Research on Log Anomaly Detection Based on Sentence-BERT
Caiping Hu, Xuekui Sun, Hua Dai, Hangchuan Zhang, Haiqiang Liu- Electrical and Electronic Engineering
- Computer Networks and Communications
- Hardware and Architecture
- Signal Processing
- Control and Systems Engineering
Log anomaly detection is crucial for computer systems. By analyzing and processing the logs generated by a system, abnormal events or potential problems in the system can be identified, which is helpful for its stability and reliability. At present, due to the expansion of the scale and complexity of software systems, the amount of log data grows enormously, and traditional detection methods have been unable to detect system anomalies in time.

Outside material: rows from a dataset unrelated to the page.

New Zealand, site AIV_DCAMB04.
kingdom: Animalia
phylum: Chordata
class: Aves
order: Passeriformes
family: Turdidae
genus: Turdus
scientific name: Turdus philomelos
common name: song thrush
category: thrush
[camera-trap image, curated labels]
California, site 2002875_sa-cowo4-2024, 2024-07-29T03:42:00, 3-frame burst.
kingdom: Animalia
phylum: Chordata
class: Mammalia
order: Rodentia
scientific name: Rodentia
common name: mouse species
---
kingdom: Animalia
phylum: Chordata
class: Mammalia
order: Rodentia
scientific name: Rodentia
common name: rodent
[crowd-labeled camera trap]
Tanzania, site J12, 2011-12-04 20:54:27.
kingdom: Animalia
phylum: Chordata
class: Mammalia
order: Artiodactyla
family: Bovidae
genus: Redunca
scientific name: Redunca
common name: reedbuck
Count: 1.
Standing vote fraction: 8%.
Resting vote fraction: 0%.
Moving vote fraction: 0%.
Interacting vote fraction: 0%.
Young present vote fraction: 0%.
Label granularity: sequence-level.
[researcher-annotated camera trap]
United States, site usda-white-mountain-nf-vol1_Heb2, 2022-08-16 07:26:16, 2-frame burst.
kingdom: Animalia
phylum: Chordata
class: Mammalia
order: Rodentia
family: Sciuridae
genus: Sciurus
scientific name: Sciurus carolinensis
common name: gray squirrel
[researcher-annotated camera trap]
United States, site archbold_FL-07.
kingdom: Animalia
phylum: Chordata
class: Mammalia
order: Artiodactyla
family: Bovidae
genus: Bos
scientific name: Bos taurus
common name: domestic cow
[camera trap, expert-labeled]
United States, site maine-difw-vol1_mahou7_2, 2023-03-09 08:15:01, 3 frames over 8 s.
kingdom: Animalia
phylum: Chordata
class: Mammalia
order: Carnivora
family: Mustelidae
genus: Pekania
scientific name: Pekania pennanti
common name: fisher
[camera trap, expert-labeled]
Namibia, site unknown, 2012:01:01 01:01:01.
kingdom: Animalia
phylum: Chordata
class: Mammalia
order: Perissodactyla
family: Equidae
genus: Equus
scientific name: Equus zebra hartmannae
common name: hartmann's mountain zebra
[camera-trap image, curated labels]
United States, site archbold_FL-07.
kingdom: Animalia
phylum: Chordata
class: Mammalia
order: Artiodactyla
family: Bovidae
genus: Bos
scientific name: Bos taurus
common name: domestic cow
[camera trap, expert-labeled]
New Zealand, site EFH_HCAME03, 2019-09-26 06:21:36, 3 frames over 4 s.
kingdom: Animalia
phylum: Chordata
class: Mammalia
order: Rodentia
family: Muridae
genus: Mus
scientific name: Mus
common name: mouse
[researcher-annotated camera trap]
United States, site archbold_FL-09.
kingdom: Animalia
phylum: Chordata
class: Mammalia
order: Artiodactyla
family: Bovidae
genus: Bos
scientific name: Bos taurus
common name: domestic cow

Therefore, it is important to design log anomaly detection methods with high accuracy and strong generalization. In this paper, we propose the log anomaly detection method LogADSBERT, which is based on Sentence-BERT. This method adopts the Sentence-BERT model to extract the semantic behavior characteristics of log events and implements anomaly detection through the bidirectional recurrent neural network, Bi-LSTM. Experiments on the open log data set show that the accuracy of LogADSBERT is better than that of the existing log anomaly detection methods. Moreover, LogADSBERT is robust even under the scenario of new log event injections.